During his speech, Jaime discussed the history behind the facility's name.

Maj. Thomas "Teek" Koritz was both an experienced medical doctor and a skilled F-15E pilot, a rarity in the Air Force. When he first applied to be a pilot, Koritz was told that being a doctor meant he could only fly as a non-crew member, Jaime said. That didn't sit well with Koritz, for whom flying was one of his great loves, and so later he applied again, this time only letting slip that he had an advanced degree of some sort. Koritz excelled as a pilot, later landing a spot with the 335th Fighter Squadron at Seymour Johnson Air Force Base.

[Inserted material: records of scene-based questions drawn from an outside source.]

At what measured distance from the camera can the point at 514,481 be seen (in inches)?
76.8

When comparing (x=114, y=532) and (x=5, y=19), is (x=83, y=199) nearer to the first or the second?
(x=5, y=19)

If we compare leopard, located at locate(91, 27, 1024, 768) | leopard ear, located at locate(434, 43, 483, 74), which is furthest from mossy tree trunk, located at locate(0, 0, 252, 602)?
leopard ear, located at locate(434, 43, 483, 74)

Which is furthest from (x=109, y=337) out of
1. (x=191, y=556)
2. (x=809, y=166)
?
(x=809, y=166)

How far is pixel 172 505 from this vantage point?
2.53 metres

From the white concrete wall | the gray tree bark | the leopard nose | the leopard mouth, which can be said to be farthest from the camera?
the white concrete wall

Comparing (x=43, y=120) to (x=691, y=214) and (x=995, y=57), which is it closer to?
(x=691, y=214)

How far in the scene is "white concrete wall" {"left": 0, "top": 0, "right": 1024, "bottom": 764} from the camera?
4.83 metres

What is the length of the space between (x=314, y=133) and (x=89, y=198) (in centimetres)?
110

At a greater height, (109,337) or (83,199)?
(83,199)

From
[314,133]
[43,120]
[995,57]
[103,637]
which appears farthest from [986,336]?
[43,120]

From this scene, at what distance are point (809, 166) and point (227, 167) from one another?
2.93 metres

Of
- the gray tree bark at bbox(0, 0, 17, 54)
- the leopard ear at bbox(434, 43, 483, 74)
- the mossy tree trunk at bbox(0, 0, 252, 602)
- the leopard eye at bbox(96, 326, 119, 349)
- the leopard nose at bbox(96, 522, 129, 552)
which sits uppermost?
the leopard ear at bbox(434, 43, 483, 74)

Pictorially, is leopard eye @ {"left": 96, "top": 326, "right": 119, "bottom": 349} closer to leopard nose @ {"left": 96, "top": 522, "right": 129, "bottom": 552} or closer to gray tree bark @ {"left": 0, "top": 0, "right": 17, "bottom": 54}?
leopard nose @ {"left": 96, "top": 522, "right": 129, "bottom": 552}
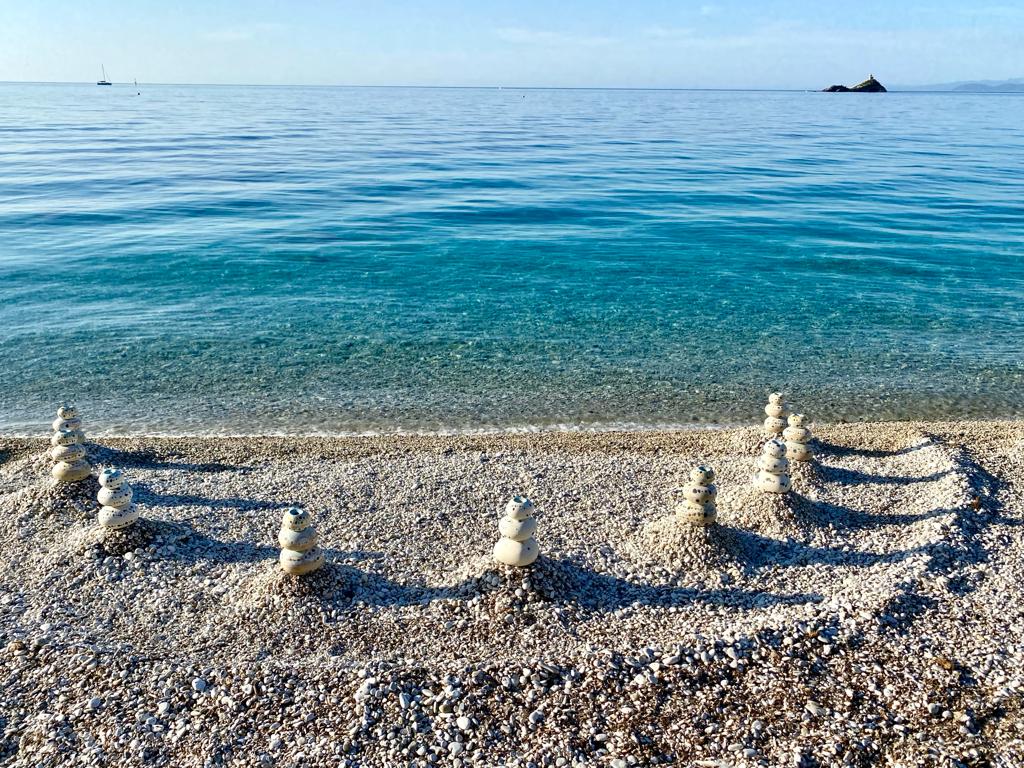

On Jan. 16, 1991, Koritz and his back-seater Lt. Col. Donnie Holland were shot down by Iraqi anti-aircraft fire after a successful bombing mission in Basrah. Both the old medical clinic and now the new one, bear his name in memory of his service and his commitment to Air Force medicine.

Koritz's wife, Julie, and his three sons, Timothy, John and Scott, attended the ribbon cutting. After helping Keyes cut the ribbon, Julie Koritz took to the podium to remember her husband.

"I think Teek would be so excited to see something of this nature, because there's one thing that he loved to do and that is to fly," she said. "He also loved to help people, he liked to make them healthy."

Koritz asked that, whenever the airmen in attendance were feeling stressed or angry, to think of Teek and how he used humor to lighten tense situations.

"I hope when all of you are in a crunch and everything is crazy and you're all ready to tear your hair out with everything that's going on, just turn around and smile and giggle," she said. "And think of Teek, because that's exactly what he would've done. He would've cracked a joke."